As employees return to the workplace and the nation begins to recover from COVID-19, businesses should make mental wellness a key part of their benefit offerings, experts say.
All of the changes and complications surrounding the pandemic have brought on additional stressors that affect not only your physical health and well-being (as well as everyone around you), but your mental state as well.
The statistics are staggering. One in five U.S. adults live with a form of mental illness. Anxiety disorders are the most common, currently affecting 25% of all teens, and can lead to more serious mental health conditions such as depression and even suicide. Suicide is the second leading cause of death among teens and young adults, second only to childhood cancer.
“Mental health and wellbeing should be a focus area—a goal—for all employers, especially as we come out of the pandemic and re-define the future for our companies, our employees and their families,” said Todd McLean, president of BOK Financial Insurance (BOKFI).
To mark Mental Health Awareness Month, BOKFI recently highlighted mental wellness as part of its employee benefits offering for companies.
“These startling statistics should be a wake-up call on just how important opening a dialogue can be, and that we all need to work together to bring resources to light for those who need them,” said Katie Patterson, employee benefits operations manager with BOKFI.
Focus on employees with teens
Mental wellness can sometimes feel like an uphill battle, but staying informed and aware of this growing national (and global) issue is a step in the right direction, Patterson said. “Understanding the issues and employing the resources available to us all will make an impact.”
Some of those tools focus on parents in the workforce who have teens that struggle with mental health challenges as well as the young adult population.
According to Stress in America™ 2020: A National Mental Health Crisis, a study released in October, Gen Z adults (ages 18-23) were the most likely generation to say that their mental health has worsened during the pandemic. Nearly half of this age group said they were “facing unprecedented uncertainty, experiencing elevated stress and already reporting symptoms of depression.”
“The potential long-term consequences of the persistent stress and trauma created by the pandemic are particularly serious for our country’s youngest individuals, known as Generation Z,” according to the report. “We need to act right now to help those who need it, and to prevent a much more serious and widespread mental health crisis.”
In a recent video from BOKFI, Patterson spoke with Sarah Bontrager, a licensed marriage and family psychotherapist, about issues affecting the mental health of teenagers and young adults.
Bontrager’s experience and discussion points are important and poignant. “Having a team of people around your child to help is one of the best things that we can do,” she said. “How do we take action as a community around these adults and teenagers?
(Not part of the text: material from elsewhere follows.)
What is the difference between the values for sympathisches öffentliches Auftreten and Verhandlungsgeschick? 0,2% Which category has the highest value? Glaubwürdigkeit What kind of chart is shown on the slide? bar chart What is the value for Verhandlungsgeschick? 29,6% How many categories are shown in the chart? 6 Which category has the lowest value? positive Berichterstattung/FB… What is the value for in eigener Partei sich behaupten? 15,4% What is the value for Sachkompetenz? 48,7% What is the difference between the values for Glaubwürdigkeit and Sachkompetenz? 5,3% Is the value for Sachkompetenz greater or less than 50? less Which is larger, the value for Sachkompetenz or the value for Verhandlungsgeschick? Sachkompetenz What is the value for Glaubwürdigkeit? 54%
I think we have to seek resources to arm ourselves.”
“It is important to realize that purely listening and learning are helpful,” Patterson added. “Simply being mindful may help teens cope with and reduce stress.”
Look at your benefit package
BOK Financial Insurance has outlined three helpful resources that are likely already available in your company’s health benefits package.
- Medical Plan Coverage - Many medical plans include a myriad of mental health services ranging from therapy or counseling appointments (group and individual) and visits with a psychiatrist or other doctor to coverage for mental health prescriptions and lab tests ordered by your doctor.
- Employee Assistance Program (EAP) - An EAP can provide confidential assessments, referrals and follow-up services to employees and family members alike. EAP professionals may also provide training or consultation to managers and supervisors on concerns within their team. Most counseling and/or training sessions are available through virtual meetings.
- Telehealth - Licensed therapists, psychologists and counselors are available virtually where patients can access care in the comfort of their own home. Mental health services range from ongoing visits with a mental healthcare specialist to expert medical opinions for complex cases. Many telehealth providers even offer access to care 24 hours a day, seven days a week, for a zero to minimal copay.
“Starting—that remarkable first step to learning more—is key to improving mental health,” McLean said. “Begin by seeking resources, and then set that first appointment to visit with a therapist and/or speak to someone knowledgeable.”